VMware recommends some best practices for the configuration of host NICs and network topology for VMware HA. Best Practices include recommendations for your ESX/ESXi hosts, and for cabling, switches, routers, and firewalls.

The following network maintenance suggestions can help you avoid the accidental detection of failed hosts and network isolation because of dropped VMware HA heartbeats.

When making changes to the networks that your clustered ESX/ESXi hosts are on, VMware recommends that you suspend the Host Monitoring feature. Changing your network hardware or networking settings can interrupt the heartbeats that VMware HA uses to detect host failures, and this might result in unwanted attempts to fail over virtual machines.

When you change the networking configuration on the ESX/ESXi hosts themselves, for example, adding port groups, or removing vSwitches, VMware recommends that in addition to suspending Host Monitoring, you place the host in maintenance mode.

Note

Because networking is a vital component of VMware HA, if network maintenance needs to be performed inform the VMware HA administrator.

To identify which network operations might disrupt the functioning of VMware HA, you should be aware of which management networks are being used for heart beating and other VMware HA communications.

On ESX hosts in the cluster, VMware HA communications travel over all networks that are designated as service console networks. VMkernel networks are not used by these hosts for VMware HA communications.

On ESXi hosts in the cluster, VMware HA communications, by default, travel over VMkernel networks, except those marked for use with vMotion. If there is only one VMkernel network, VMware HA shares it with vMotion, if necessary. With ESXi 4.0 and later, you must also explicitly enable the Management Network checkbox for VMware HA to use this network.

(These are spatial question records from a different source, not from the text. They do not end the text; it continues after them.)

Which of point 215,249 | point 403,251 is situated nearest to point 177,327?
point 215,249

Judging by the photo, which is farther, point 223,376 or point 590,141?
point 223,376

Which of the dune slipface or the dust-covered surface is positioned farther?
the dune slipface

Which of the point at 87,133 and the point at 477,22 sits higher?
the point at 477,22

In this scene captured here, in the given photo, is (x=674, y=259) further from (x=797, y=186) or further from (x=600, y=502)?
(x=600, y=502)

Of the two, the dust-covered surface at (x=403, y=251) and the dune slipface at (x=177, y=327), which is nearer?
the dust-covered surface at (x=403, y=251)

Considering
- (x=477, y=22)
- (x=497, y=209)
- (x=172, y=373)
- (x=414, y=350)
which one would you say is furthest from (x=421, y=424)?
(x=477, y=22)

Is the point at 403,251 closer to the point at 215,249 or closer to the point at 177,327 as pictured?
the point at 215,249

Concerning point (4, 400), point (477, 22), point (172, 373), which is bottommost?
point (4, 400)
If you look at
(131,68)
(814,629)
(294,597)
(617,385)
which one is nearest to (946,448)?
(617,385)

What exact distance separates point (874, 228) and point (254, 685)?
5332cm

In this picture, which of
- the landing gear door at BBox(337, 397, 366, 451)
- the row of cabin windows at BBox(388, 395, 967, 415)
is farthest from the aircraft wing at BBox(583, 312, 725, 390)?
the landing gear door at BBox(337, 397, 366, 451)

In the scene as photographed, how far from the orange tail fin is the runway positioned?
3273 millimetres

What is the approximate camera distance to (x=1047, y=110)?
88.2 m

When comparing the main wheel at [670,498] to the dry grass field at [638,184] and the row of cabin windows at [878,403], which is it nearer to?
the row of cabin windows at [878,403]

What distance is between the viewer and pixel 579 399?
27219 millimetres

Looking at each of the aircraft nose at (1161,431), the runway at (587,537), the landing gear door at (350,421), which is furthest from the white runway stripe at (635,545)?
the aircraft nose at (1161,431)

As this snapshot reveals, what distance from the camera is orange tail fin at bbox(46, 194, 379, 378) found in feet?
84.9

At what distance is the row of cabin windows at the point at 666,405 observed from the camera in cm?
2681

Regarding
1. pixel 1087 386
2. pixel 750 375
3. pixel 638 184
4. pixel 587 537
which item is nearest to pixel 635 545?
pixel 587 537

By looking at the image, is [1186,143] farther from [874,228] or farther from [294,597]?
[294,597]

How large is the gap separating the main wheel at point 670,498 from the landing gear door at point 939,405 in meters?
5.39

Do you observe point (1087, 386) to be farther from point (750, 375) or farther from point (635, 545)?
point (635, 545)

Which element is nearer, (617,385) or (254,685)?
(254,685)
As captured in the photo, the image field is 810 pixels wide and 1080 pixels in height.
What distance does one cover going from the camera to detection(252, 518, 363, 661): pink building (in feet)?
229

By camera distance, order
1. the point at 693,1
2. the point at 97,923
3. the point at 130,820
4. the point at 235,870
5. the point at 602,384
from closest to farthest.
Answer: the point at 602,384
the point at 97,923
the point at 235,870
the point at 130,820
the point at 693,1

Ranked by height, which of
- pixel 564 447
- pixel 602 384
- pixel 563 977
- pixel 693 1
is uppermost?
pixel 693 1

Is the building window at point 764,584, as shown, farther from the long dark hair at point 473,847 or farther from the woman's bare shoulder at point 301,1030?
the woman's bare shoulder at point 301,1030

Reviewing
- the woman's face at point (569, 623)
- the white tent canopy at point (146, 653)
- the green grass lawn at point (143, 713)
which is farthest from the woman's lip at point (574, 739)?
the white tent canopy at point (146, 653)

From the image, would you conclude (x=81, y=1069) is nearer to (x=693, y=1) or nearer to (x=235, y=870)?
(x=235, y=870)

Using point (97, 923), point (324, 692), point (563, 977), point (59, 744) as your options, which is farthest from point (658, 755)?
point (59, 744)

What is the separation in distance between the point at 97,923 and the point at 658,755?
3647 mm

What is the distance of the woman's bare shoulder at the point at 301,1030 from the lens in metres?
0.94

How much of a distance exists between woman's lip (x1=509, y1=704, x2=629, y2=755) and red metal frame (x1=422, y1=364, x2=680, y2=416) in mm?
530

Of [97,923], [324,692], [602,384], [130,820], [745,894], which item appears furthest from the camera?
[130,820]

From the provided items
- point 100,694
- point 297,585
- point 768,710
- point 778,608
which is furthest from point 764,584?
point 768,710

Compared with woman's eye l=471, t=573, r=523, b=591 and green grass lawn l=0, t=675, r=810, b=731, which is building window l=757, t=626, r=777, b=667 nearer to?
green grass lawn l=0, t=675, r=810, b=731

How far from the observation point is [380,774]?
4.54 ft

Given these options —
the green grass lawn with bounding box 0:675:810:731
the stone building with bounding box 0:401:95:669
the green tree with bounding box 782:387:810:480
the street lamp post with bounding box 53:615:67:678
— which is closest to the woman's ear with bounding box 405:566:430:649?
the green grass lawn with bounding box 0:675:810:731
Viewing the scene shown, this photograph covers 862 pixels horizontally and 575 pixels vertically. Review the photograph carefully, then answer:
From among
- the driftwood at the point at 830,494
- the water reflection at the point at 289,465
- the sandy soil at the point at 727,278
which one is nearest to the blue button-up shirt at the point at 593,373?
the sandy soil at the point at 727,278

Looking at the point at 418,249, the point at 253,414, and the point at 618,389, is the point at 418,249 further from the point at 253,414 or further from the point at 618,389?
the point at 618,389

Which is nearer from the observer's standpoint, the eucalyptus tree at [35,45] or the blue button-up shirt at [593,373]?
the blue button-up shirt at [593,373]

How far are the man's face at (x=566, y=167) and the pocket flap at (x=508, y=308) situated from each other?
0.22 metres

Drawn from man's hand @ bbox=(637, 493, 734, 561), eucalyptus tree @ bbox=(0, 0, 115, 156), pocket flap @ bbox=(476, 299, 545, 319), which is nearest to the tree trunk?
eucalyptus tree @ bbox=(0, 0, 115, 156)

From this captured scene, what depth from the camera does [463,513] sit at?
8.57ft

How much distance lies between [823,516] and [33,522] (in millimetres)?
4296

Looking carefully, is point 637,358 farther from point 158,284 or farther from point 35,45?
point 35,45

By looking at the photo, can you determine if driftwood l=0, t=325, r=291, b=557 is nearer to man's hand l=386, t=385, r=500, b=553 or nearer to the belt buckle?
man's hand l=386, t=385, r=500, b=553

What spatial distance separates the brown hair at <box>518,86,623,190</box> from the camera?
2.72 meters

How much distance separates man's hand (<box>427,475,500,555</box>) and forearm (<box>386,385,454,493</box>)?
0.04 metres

For VMware HA to function, all hosts in the cluster must have compatible networks. The first node added to the cluster dictates the networks that all subsequent hosts allowed into the cluster must also have. Networks are considered compatible if the combination of the IP address and subnet mask result in a network that matches another host's. If you attempt to add a host with too few, or too many, management networks, or if the host being added has incompatible networks, the configuration task fails, and the Task Details pane specifies this incompatibility.

For example, if the first host you add to the cluster has two networks being used for VMware HA communications, 10.10.135.0/255.255.255.0 and 10.17.142.0/255.255.255.0, all subsequent hosts must have the same two networks configured and used for VMware HA communications.

A network isolation address is an IP address that is pinged to determine if a host is isolated from the network. This address is pinged only when a host has stopped receiving heartbeats from all other hosts in the cluster. If a host can ping its network isolation address, the host is not network isolated, and the other hosts in the cluster have failed. However, if the host cannot ping its isolation address, it is likely that the host has become isolated from the network and no failover action is taken.

By default, the network isolation address is the default gateway for the host. There is only one default gateway specified, regardless of how many management networks have been defined, so you should use the das.isolationaddress[...] advanced attribute to add isolation addresses for additional networks. See VMware HA Advanced Attributes.

When you specify additional isolation address, VMware recommends that you increase the setting for the das.failuredetectiontime advanced attribute to 20000 milliseconds (20 seconds) or greater. A node that is isolated from the network needs time to release its virtual machine's VMFS locks if the host isolation response is to fail over the virtual machines (not to leave them powered on.) This must happen before the other nodes declare the node as failed, so that they can power on the virtual machines, without getting an error that the virtual machines are still locked by the isolated node.

For more information on VMware HA advanced attributes, see Customizing VMware HA Behavior.

Configuring Switches. If the physical network switches that connect your servers support the PortFast (or an equivalent) setting, enable it. This setting prevents a host from incorrectly determining that a network is isolated during the execution of lengthy spanning tree algorithms.

Host Firewalls. On ESX/ESXi hosts, VMware HA needs and automatically opens the following firewall ports.

Incoming port: TCP/UDP 8042-8045

Outgoing port: TCP/UDP 2050-2250

Port Group Names and Network Labels. Use consistent port group names and network labels on VLANs for public networks. Port group names are used to reconfigure access to the network by virtual machines. If you use inconsistent names between the original server and the failover server, virtual machines are disconnected from their networks after failover. Network labels are used by virtual machines to reestablish network connectivity upon restart.